• WORK INSTRUCTIONS:
- A) Decide whether each statement below agrees with the forum post about SQL-like joins on flat files in Python, answering yes or no and quoting the words from the post that settle it. (i) The poster seldom needs to write code for SQL-like operations between flat files. (ii) In the poster's example, a second file maps zip codes to congressional districts. (iii) The poster is asking about a convention, library or Pythonic idiom.
- B) Extend the forum post about SQL-like joins on flat files in Python, picking up right after its last sentence.

Python plain-text database or library that supports joins?

felciano

Hello --

Is there a convention, library or Pythonic idiom for performing
lightweight relational operations on flatfiles? I frequently find
myself writing code to do simple SQL-like operations between flat
files, such as appending columns from one file to another, linked
through a common id. For example, take a list of addresses and append
a 'district' field by looking up a congressional district from a
second file that maps zip codes to districts.

• SOURCE DATA:

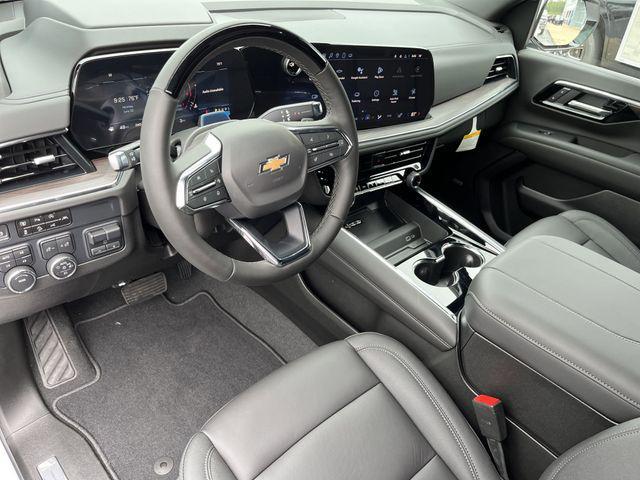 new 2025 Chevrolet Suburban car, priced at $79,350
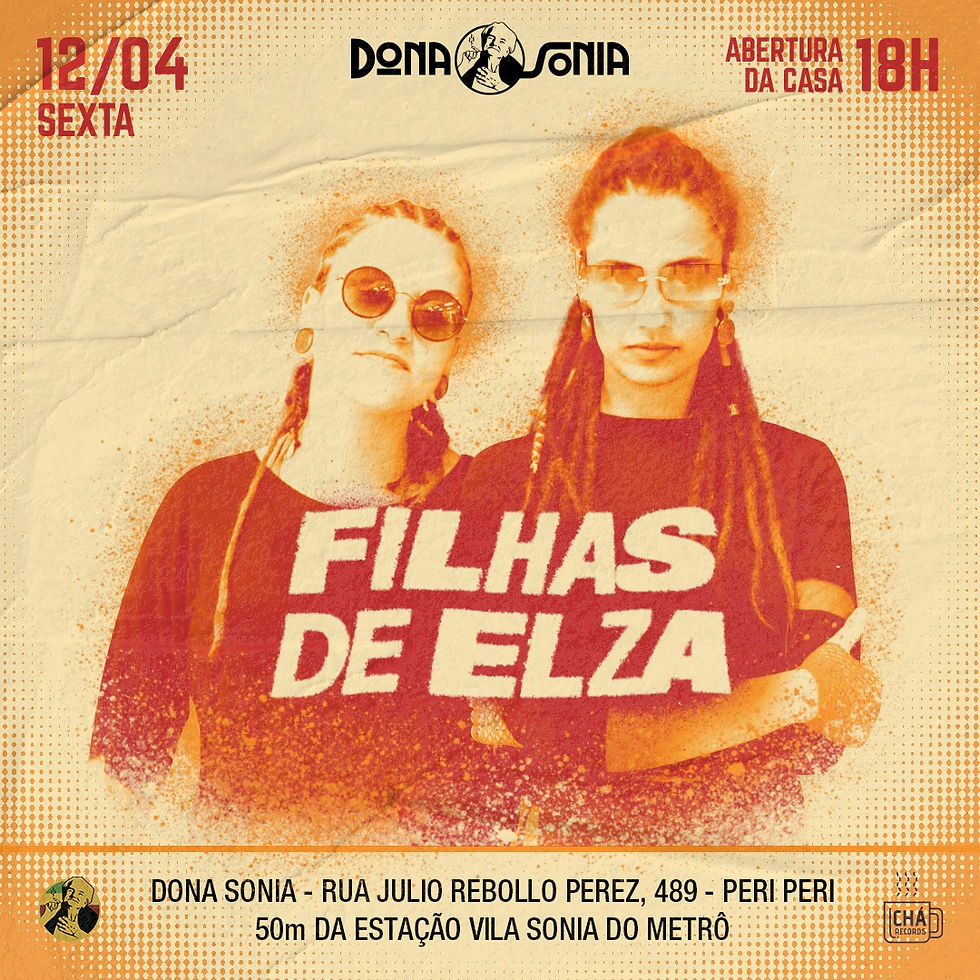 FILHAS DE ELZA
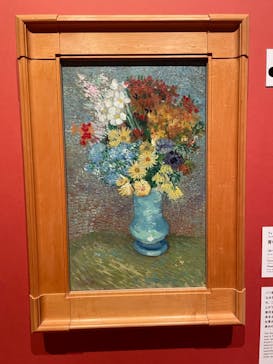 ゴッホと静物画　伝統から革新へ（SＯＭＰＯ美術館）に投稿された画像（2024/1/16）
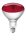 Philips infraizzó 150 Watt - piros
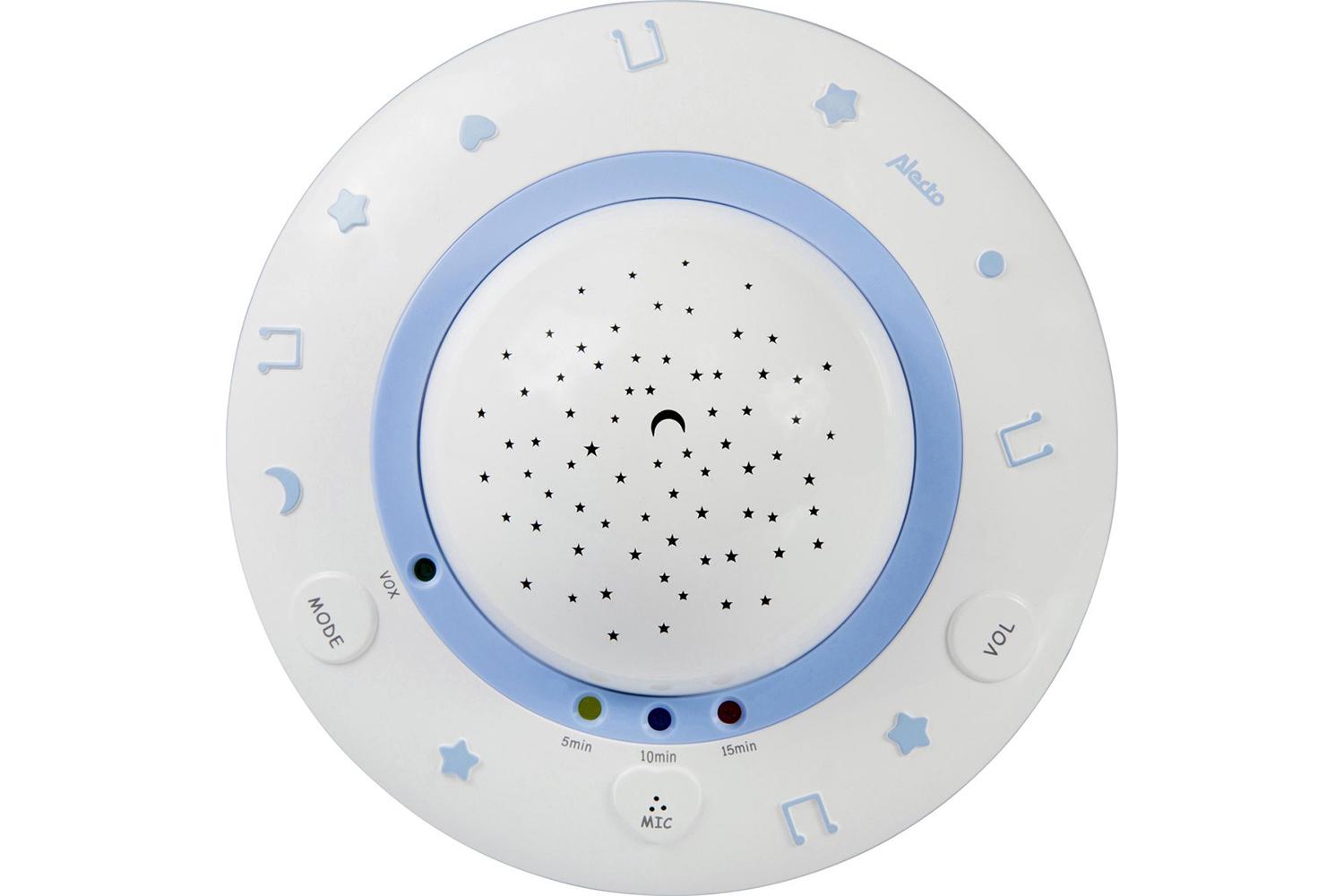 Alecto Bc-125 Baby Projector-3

--

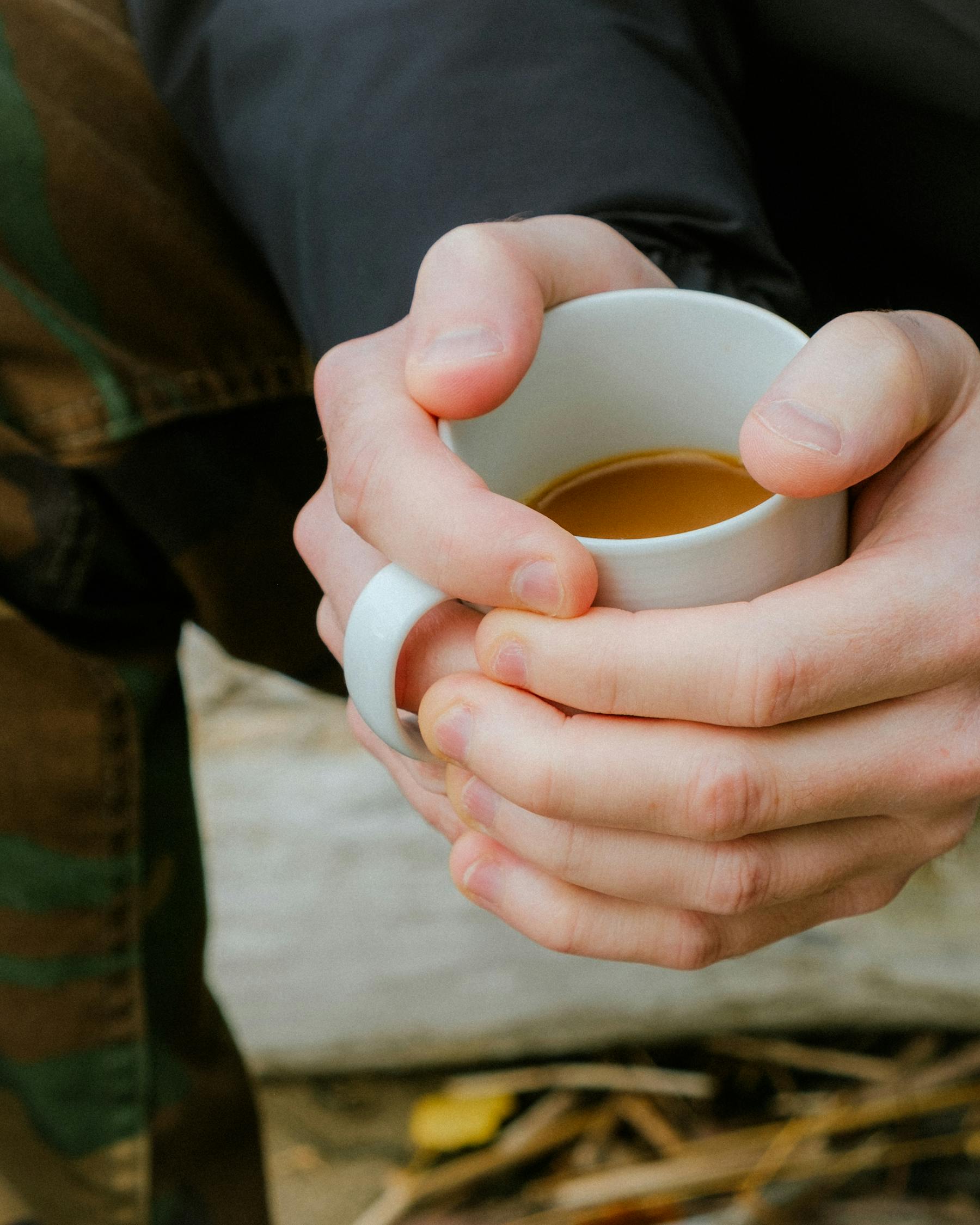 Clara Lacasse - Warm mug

• EXERCISE RESULTS:
- A)
(i) No: "I frequently find myself writing code to do simple SQL-like operations between flat files"
(ii) Yes: "a second file that maps zip codes to districts"
(iii) Yes: "Is there a convention, library or Pythonic idiom for performing lightweight relational operations on flatfiles?"

- B)
Conceptually this is a simple database operation with a join on a
common field (zip code in the above example). Other case use other
relational operators (projection, cross-product, etc) so I'm really
looking for something SQL-like in functionality. However, the data is
in flat-files, the file structure changes frequently, the files are
dynamically generated from a range of sources, are short-lived in
nature, and otherwise not warrant the hassle of a database setup. So
I've been looking around for a nice, Pythonic, zero-config (no
parsers, no setup/teardown, etc) solution for simple queries that
handles a database of csv-files-with-headers automatically. There are
number of solutions that are close, but in the end come up short:

- KirbyBase 1.9 (latest Python version) is the closest that I could
find, as it lets you keep your data in flatfiles and perform
operations using the field names from those text-based tables, but it
doesn't support joins (the more recent Ruby version seems to).
- Buzhug and Sqlite have their data structures w no automatic .tab
or .csv parsing (unless sqlite includes a way to map flatfiles to
sqlite virtual tables that I don't know about).
- http://aspn.activestate.com/ASPN/Coo.../Recipe/159974 is
heading in the right direction, as it shows how to perform relational
operations on lists and are index based rather than field-name based.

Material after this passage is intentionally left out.